## Written task
Quote the passage on the Australian election word for word, starting with "There are a" and going on through "better than anybody.".
═════ Selected passage
There are a few stale takes coming out on the
Australian election, invariably written by ruling-class WASPs, arguing that Labor “fundamentally
misunderstands the working class” or some such. This is incorrect, which is
unsurprising given that these people have never met a working class person let
alone spoken to one. The real issue is that there is barely a working class (3
& 4th income decile) in Australia, but the middle class (5–8th
income decile) often thinks it is working class, and the upper class (9th
and 10th decile) think they are middle class. Howard, with his
incisive rhetoric of “Aussie Battlers” who needed tax breaks for private health
insurance, knew this better than anybody.
Those “workers” who voted liberal in this past
election are not working class. The mining industry, to take one example,
supports mostly six figure salaries, even for truck drivers (and very few jobs,
I might add). The Labor party is in many ways the victim of its own success
here—the reforms of the Hawke–Keating years, combined with high population
growth and tight housing supply, has meant that traditionally working class
individuals have grown quite wealthy over the past 20 years, but still see
themselves as poor and so can’t fathom handing back subsidies to benefit equity.
══════════
═════ Information shown
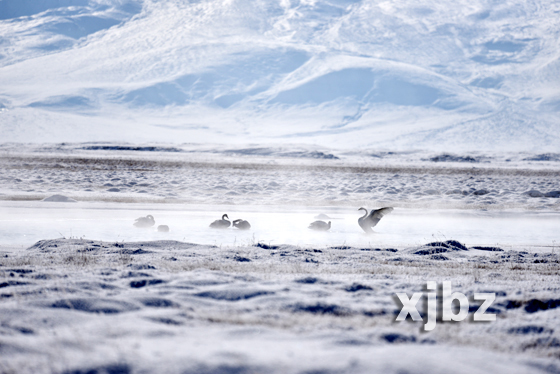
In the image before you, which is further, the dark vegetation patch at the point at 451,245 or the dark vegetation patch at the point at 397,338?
the dark vegetation patch at the point at 451,245

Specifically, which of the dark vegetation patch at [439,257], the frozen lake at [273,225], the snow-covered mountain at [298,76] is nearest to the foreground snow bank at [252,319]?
the dark vegetation patch at [439,257]

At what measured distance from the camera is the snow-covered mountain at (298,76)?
120500mm

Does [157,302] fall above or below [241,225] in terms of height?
below

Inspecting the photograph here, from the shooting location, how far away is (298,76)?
154m

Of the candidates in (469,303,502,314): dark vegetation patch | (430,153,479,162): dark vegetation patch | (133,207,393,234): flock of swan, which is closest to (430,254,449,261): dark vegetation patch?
(133,207,393,234): flock of swan


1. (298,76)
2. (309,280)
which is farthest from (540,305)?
(298,76)

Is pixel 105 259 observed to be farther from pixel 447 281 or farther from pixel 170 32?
pixel 170 32

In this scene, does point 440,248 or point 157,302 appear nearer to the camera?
point 157,302

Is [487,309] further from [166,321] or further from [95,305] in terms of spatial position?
[95,305]

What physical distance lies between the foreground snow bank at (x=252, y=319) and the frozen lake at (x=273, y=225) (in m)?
2.86

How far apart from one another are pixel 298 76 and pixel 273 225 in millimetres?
145063

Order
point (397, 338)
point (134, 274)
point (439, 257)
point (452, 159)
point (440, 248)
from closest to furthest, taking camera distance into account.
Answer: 1. point (397, 338)
2. point (134, 274)
3. point (439, 257)
4. point (440, 248)
5. point (452, 159)

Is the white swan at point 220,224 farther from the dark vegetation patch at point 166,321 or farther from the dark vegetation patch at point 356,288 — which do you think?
the dark vegetation patch at point 166,321

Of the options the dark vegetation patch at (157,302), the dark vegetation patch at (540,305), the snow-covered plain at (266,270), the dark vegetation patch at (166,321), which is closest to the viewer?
the snow-covered plain at (266,270)
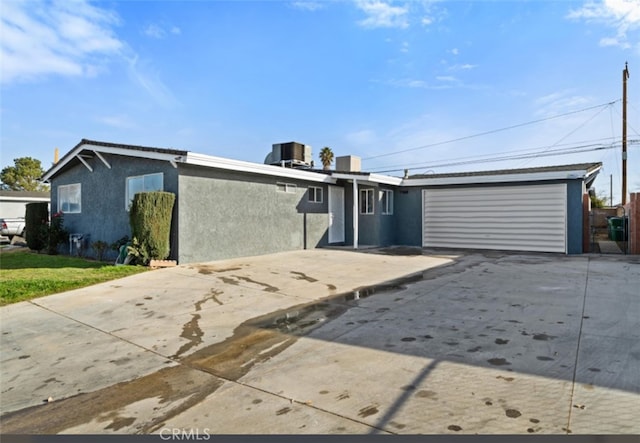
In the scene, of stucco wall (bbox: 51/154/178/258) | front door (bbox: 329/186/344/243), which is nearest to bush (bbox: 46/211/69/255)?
stucco wall (bbox: 51/154/178/258)

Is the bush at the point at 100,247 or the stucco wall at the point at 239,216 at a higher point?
the stucco wall at the point at 239,216

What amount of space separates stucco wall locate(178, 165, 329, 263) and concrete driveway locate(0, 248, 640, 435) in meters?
3.26

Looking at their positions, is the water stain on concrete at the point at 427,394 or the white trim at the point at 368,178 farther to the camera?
the white trim at the point at 368,178

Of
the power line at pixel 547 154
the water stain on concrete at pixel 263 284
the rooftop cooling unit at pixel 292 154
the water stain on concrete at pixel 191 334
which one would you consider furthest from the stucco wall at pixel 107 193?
the power line at pixel 547 154

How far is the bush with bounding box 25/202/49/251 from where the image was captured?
45.4 feet

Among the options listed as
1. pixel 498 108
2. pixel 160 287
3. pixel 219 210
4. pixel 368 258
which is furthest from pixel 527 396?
pixel 498 108

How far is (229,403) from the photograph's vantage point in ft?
8.96

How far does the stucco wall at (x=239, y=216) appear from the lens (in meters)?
10.1

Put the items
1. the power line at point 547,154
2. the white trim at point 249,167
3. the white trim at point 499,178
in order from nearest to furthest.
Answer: the white trim at point 249,167 → the white trim at point 499,178 → the power line at point 547,154

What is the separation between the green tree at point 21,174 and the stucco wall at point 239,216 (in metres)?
41.4

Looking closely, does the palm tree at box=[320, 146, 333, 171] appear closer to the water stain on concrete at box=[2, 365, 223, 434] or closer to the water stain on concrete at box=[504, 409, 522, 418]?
the water stain on concrete at box=[2, 365, 223, 434]

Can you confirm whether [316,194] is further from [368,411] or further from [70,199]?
[368,411]

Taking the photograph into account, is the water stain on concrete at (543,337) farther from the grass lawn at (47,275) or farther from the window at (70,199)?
the window at (70,199)

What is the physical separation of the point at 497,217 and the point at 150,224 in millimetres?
11991
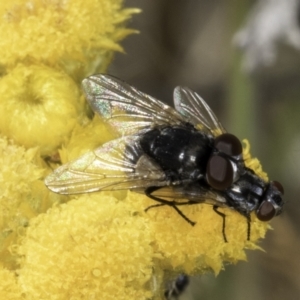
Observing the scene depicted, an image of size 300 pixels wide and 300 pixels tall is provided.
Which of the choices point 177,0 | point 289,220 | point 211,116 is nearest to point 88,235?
point 211,116

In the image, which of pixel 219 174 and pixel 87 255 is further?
pixel 219 174

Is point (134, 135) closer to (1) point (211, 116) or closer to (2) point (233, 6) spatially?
(1) point (211, 116)

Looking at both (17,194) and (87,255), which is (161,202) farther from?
(17,194)

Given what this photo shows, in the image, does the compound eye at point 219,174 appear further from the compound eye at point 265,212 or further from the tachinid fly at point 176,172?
the compound eye at point 265,212

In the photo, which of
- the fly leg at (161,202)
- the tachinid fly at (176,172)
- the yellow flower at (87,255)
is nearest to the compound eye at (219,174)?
the tachinid fly at (176,172)

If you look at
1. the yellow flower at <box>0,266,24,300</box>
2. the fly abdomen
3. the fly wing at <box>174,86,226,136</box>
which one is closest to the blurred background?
the fly wing at <box>174,86,226,136</box>

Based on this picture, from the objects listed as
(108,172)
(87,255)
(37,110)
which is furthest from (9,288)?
(37,110)
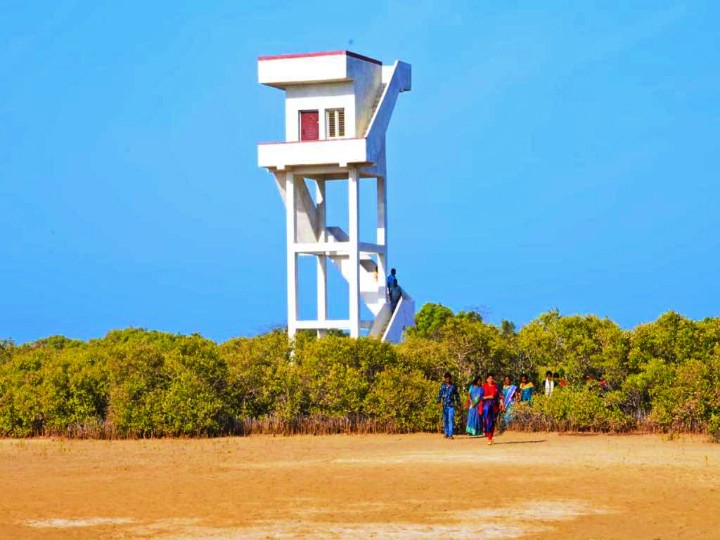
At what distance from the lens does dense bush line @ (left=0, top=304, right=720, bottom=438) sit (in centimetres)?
3012

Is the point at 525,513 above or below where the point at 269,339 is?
below

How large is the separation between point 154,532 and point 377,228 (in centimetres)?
2903

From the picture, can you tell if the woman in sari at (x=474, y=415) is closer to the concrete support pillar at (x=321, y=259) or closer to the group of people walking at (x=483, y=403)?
the group of people walking at (x=483, y=403)

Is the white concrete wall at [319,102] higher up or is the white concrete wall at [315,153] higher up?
the white concrete wall at [319,102]

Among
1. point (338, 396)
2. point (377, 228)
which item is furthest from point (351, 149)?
point (338, 396)

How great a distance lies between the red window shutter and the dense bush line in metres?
9.46

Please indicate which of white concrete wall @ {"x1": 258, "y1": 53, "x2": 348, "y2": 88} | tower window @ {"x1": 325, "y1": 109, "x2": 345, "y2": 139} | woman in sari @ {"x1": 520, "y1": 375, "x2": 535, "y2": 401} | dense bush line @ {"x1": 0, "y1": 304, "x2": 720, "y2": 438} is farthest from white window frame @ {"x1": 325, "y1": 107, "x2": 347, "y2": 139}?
woman in sari @ {"x1": 520, "y1": 375, "x2": 535, "y2": 401}

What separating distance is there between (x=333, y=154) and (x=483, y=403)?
15.1 meters

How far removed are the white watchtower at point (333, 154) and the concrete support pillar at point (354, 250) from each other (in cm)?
3

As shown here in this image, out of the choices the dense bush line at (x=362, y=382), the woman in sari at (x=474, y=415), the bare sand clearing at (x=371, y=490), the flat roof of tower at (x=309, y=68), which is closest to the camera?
the bare sand clearing at (x=371, y=490)

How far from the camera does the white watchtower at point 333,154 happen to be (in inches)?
1617

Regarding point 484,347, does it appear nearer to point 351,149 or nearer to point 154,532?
point 351,149

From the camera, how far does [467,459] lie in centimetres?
2378

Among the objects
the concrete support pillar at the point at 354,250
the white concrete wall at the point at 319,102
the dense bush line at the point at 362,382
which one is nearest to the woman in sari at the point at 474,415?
the dense bush line at the point at 362,382
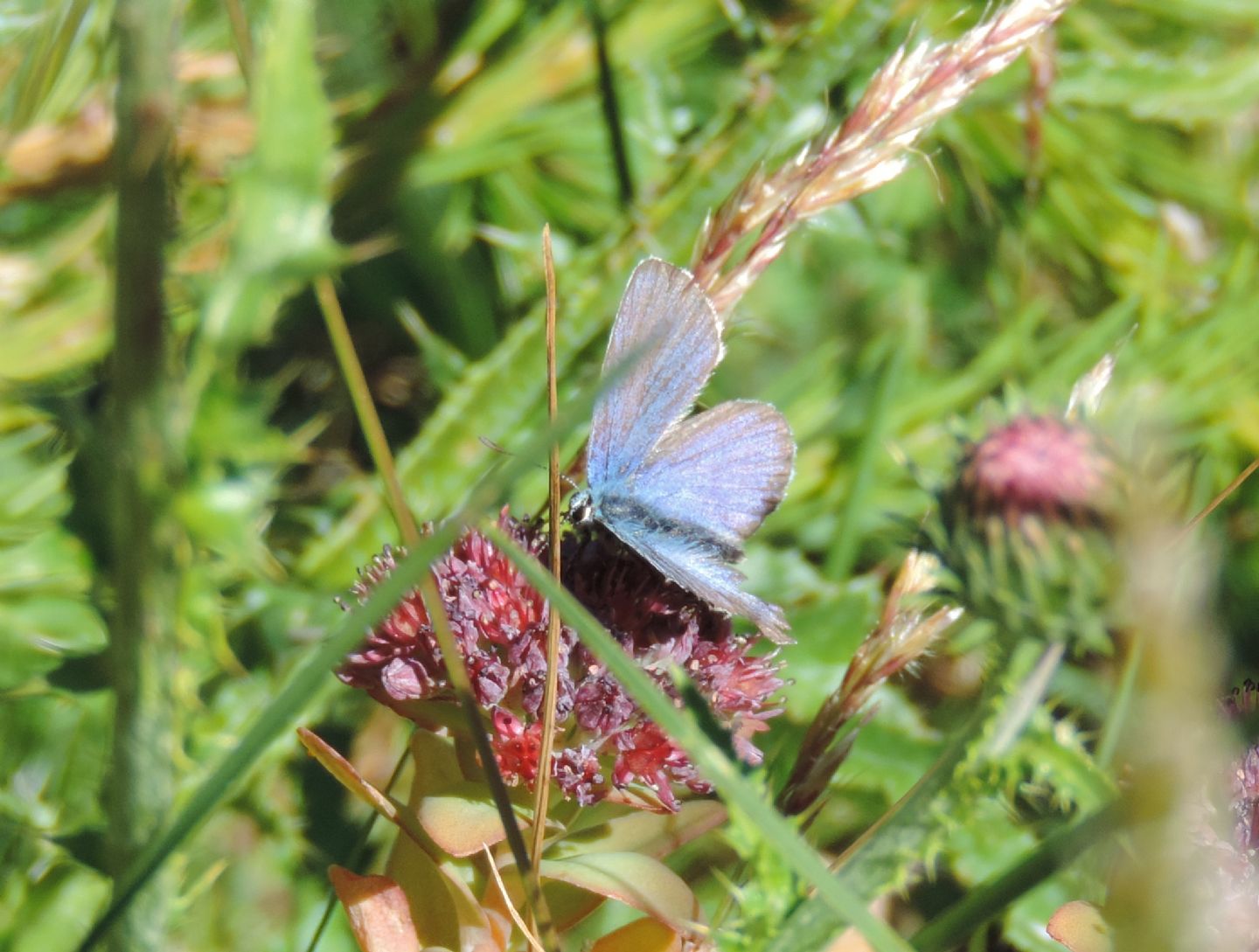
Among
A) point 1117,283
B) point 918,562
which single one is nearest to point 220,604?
point 918,562

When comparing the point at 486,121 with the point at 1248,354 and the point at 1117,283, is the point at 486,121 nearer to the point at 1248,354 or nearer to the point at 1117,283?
the point at 1117,283

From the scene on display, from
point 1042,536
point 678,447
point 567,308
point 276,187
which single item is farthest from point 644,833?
point 567,308

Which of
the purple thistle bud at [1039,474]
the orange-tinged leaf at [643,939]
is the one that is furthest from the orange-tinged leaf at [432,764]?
the purple thistle bud at [1039,474]

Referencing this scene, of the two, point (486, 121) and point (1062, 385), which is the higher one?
point (486, 121)

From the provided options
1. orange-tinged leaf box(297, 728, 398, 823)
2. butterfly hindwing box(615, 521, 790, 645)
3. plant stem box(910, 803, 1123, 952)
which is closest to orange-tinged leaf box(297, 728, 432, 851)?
orange-tinged leaf box(297, 728, 398, 823)

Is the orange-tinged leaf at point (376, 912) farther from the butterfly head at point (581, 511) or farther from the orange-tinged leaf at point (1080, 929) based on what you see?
the orange-tinged leaf at point (1080, 929)
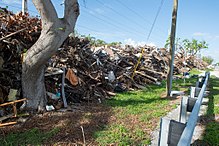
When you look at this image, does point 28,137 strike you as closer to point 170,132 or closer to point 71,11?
point 170,132

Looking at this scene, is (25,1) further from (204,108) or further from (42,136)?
(204,108)

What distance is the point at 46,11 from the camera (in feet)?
14.2

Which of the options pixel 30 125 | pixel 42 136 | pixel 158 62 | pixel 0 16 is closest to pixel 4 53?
pixel 0 16

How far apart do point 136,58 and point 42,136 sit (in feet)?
29.6

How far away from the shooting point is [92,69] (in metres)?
7.90

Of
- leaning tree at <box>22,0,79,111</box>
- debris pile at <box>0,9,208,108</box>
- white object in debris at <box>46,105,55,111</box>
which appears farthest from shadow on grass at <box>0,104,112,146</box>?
debris pile at <box>0,9,208,108</box>

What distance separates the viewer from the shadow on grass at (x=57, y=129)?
3.49m

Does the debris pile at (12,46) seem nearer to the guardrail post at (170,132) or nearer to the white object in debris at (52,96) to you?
the white object in debris at (52,96)

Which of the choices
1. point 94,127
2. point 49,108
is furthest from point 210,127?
point 49,108

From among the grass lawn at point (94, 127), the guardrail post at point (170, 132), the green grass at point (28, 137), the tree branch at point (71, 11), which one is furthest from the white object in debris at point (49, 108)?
the guardrail post at point (170, 132)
══════════
## Answer to this problem
There are a few stale takes coming out on the
Australian election, invariably written by ruling-class WASPs, arguing that Labor “fundamentally
misunderstands the working class” or some such. This is incorrect, which is
unsurprising given that these people have never met a working class person let
alone spoken to one. The real issue is that there is barely a working class (3
& 4th income decile) in Australia, but the middle class (5–8th
income decile) often thinks it is working class, and the upper class (9th
and 10th decile) think they are middle class. Howard, with his
incisive rhetoric of “Aussie Battlers” who needed tax breaks for private health
insurance, knew this better than anybody.